[Scene-based spatial reasoning records]
========

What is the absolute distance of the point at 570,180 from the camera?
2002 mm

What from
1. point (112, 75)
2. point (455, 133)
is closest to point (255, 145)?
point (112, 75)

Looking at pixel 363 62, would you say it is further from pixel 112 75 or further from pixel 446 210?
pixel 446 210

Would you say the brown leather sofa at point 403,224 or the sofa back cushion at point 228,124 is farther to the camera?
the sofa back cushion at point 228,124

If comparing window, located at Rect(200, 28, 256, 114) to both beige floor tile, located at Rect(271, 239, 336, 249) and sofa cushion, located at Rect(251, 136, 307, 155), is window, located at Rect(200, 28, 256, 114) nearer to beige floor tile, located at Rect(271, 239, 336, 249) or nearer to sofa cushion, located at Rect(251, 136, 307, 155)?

========

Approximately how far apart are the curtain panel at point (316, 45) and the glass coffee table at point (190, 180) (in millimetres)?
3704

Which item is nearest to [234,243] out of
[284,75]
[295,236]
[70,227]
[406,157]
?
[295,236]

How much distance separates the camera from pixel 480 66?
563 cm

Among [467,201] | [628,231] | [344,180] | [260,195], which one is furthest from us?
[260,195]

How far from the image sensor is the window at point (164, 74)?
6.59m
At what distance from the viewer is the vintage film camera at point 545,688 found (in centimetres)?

========

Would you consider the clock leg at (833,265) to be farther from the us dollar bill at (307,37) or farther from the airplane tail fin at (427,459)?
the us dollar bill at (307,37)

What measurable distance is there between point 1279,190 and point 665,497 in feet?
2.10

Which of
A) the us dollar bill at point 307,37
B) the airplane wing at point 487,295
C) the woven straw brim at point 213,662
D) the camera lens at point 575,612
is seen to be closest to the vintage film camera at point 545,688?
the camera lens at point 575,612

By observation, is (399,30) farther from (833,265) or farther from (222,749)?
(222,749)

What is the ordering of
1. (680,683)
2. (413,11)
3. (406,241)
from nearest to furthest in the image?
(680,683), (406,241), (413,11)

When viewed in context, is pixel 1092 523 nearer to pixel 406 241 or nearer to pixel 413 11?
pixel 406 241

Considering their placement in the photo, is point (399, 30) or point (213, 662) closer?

========

- _Exercise requirements_:
Can you output the lines of the data as a JSON list of strings, one string per line, omitting blank lines? Begin at the line that contains "Approximately how far" and stop after the line that contains "At what distance".

- _Exercise result_:
[
  "Approximately how far apart are the curtain panel at point (316, 45) and the glass coffee table at point (190, 180) (in millimetres)?",
  "3704",
  "Which item is nearest to [234,243] out of",
  "[284,75]",
  "[295,236]",
  "[70,227]",
  "[406,157]",
  "?",
  "[295,236]",
  "How much distance separates the camera from pixel 480 66?",
  "563 cm",
  "Among [467,201] | [628,231] | [344,180] | [260,195], which one is furthest from us?",
  "[260,195]",
  "How far from the image sensor is the window at point (164, 74)?",
  "6.59m",
  "At what distance from the viewer is the vintage film camera at point 545,688 found (in centimetres)?"
]